■ Instructions to follow
Count the lines in the records below that contain the string "pixel", and reply with that number alone.

(Collected data entries)

+---+

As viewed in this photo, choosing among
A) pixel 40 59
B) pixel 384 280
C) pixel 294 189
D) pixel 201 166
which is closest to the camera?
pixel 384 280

+---+

■ Correct result
5